Copy out the entries that follow, unchanged.

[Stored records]
• • • •

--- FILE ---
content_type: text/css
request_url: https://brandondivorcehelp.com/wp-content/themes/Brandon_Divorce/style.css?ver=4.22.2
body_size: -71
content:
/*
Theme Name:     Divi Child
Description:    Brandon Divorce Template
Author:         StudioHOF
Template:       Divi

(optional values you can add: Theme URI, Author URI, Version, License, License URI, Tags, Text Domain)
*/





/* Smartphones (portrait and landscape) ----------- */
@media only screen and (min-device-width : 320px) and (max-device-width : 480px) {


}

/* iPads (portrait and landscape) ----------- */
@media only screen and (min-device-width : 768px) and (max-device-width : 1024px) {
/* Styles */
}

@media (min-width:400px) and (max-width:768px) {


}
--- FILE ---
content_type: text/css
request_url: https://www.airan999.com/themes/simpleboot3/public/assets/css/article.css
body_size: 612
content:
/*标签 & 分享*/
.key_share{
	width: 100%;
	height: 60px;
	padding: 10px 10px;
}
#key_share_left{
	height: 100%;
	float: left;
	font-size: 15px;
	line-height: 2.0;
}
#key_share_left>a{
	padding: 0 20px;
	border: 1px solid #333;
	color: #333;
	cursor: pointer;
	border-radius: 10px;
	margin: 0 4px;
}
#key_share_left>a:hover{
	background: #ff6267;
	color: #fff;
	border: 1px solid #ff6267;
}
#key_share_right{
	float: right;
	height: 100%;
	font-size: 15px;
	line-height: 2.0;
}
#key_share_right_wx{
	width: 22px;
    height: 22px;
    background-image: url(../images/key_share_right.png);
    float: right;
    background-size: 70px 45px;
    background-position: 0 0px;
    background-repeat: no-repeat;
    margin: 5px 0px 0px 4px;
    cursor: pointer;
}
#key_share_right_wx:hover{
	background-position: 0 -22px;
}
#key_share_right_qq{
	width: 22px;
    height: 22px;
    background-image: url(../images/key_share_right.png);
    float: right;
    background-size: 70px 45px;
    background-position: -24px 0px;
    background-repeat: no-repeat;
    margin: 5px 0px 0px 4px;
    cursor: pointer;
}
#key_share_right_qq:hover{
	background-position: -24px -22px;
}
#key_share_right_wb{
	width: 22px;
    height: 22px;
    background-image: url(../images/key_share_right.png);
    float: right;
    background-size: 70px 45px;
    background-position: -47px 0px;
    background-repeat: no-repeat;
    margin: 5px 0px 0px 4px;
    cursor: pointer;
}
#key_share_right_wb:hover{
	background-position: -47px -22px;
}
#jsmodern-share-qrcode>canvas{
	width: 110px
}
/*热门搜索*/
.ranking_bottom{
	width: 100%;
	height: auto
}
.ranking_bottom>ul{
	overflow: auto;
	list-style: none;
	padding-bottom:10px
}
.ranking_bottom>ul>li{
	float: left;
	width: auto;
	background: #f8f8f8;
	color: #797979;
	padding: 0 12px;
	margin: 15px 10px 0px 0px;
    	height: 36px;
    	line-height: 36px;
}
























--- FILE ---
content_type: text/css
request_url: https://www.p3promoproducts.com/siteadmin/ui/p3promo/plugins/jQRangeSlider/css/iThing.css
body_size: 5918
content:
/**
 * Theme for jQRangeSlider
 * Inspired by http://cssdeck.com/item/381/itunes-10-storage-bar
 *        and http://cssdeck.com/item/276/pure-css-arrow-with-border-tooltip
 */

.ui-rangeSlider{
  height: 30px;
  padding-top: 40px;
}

• • • •

§ RESPONSE TO THIS EXERCISE:
--- FILE ---
content_type: text/css
request_url: https://brandondivorcehelp.com/wp-content/themes/Brandon_Divorce/style.css?ver=4.22.2
body_size: -71
content:
/*
Theme Name:     Divi Child
Description:    Brandon Divorce Template
Author:         StudioHOF
Template:       Divi

(optional values you can add: Theme URI, Author URI, Version, License, License URI, Tags, Text Domain)
*/





/* Smartphones (portrait and landscape) ----------- */
@media only screen and (min-device-width : 320px) and (max-device-width : 480px) {


}

/* iPads (portrait and landscape) ----------- */
@media only screen and (min-device-width : 768px) and (max-device-width : 1024px) {
/* Styles */
}

@media (min-width:400px) and (max-width:768px) {


}
--- FILE ---
content_type: text/css
request_url: https://www.airan999.com/themes/simpleboot3/public/assets/css/article.css
body_size: 612
content:
/*标签 & 分享*/
.key_share{
	width: 100%;
	height: 60px;
	padding: 10px 10px;
}
#key_share_left{
	height: 100%;
	float: left;
	font-size: 15px;
	line-height: 2.0;
}
#key_share_left>a{
	padding: 0 20px;
	border: 1px solid #333;
	color: #333;
	cursor: pointer;
	border-radius: 10px;
	margin: 0 4px;
}
#key_share_left>a:hover{
	background: #ff6267;
	color: #fff;
	border: 1px solid #ff6267;
}
#key_share_right{
	float: right;
	height: 100%;
	font-size: 15px;
	line-height: 2.0;
}
#key_share_right_wx{
	width: 22px;
    height: 22px;
    background-image: url(../images/key_share_right.png);
    float: right;
    background-size: 70px 45px;
    background-position: 0 0px;
    background-repeat: no-repeat;
    margin: 5px 0px 0px 4px;
    cursor: pointer;
}
#key_share_right_wx:hover{
	background-position: 0 -22px;
}
#key_share_right_qq{
	width: 22px;
    height: 22px;
    background-image: url(../images/key_share_right.png);
    float: right;
    background-size: 70px 45px;
    background-position: -24px 0px;
    background-repeat: no-repeat;
    margin: 5px 0px 0px 4px;
    cursor: pointer;
}
#key_share_right_qq:hover{
	background-position: -24px -22px;
}
#key_share_right_wb{
	width: 22px;
    height: 22px;
    background-image: url(../images/key_share_right.png);
    float: right;
    background-size: 70px 45px;
    background-position: -47px 0px;
    background-repeat: no-repeat;
    margin: 5px 0px 0px 4px;
    cursor: pointer;
}
#key_share_right_wb:hover{
	background-position: -47px -22px;
}
#jsmodern-share-qrcode>canvas{
	width: 110px
}
/*热门搜索*/
.ranking_bottom{
	width: 100%;
	height: auto
}
.ranking_bottom>ul{
	overflow: auto;
	list-style: none;
	padding-bottom:10px
}
.ranking_bottom>ul>li{
	float: left;
	width: auto;
	background: #f8f8f8;
	color: #797979;
	padding: 0 12px;
	margin: 15px 10px 0px 0px;
    	height: 36px;
    	line-height: 36px;
}
























--- FILE ---
content_type: text/css
request_url: https://www.p3promoproducts.com/siteadmin/ui/p3promo/plugins/jQRangeSlider/css/iThing.css
body_size: 5918
content:
/**
 * Theme for jQRangeSlider
 * Inspired by http://cssdeck.com/item/381/itunes-10-storage-bar
 *        and http://cssdeck.com/item/276/pure-css-arrow-with-border-tooltip
 */

.ui-rangeSlider{
  height: 30px;
  padding-top: 40px;
}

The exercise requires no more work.